Ricopia fedelmente le righe del materiale qui sotto, dalla riga che contiene "farthest from purple" fino alla fine del materiale, estremi inclusi.

Voci tratte da una raccolta:
▬▬▬
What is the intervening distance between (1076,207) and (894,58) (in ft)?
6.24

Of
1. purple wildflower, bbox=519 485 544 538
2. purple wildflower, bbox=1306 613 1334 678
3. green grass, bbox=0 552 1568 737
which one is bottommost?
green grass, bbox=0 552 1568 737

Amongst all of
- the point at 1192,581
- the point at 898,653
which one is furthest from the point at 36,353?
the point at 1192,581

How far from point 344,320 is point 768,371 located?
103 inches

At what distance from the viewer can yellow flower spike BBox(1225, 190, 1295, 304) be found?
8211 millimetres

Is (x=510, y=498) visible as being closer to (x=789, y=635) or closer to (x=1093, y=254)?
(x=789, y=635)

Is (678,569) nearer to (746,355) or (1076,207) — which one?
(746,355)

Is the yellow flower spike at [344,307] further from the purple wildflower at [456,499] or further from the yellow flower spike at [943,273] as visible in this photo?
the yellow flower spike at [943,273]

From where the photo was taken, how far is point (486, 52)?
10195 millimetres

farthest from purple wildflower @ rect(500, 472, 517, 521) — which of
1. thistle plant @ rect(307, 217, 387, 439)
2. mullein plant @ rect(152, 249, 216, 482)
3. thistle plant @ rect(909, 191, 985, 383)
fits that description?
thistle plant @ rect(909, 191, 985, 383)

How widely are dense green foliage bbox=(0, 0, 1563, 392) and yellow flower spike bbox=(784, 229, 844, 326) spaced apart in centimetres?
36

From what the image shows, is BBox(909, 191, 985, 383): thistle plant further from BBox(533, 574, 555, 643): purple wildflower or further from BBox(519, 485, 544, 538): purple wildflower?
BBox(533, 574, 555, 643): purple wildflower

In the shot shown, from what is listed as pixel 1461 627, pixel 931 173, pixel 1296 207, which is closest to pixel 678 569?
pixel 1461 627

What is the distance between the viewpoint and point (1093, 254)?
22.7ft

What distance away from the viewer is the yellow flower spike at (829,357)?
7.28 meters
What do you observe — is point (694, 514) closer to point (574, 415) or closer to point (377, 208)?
▬▬▬
> SOLUZIONE
farthest from purple wildflower @ rect(500, 472, 517, 521) — which of
1. thistle plant @ rect(307, 217, 387, 439)
2. mullein plant @ rect(152, 249, 216, 482)
3. thistle plant @ rect(909, 191, 985, 383)
fits that description?
thistle plant @ rect(909, 191, 985, 383)

How widely are dense green foliage bbox=(0, 0, 1563, 392) and yellow flower spike bbox=(784, 229, 844, 326) spaced apart in centimetres?
36

From what the image shows, is BBox(909, 191, 985, 383): thistle plant further from BBox(533, 574, 555, 643): purple wildflower or further from BBox(519, 485, 544, 538): purple wildflower?
BBox(533, 574, 555, 643): purple wildflower

In the shot shown, from what is listed as pixel 1461 627, pixel 931 173, pixel 1296 207, which is closest to pixel 678 569?
pixel 1461 627

What is the distance between the viewpoint and point (1093, 254)?
22.7ft

What distance away from the viewer is the yellow flower spike at (829,357)?
7.28 meters
What do you observe — is point (694, 514) closer to point (574, 415) or closer to point (377, 208)?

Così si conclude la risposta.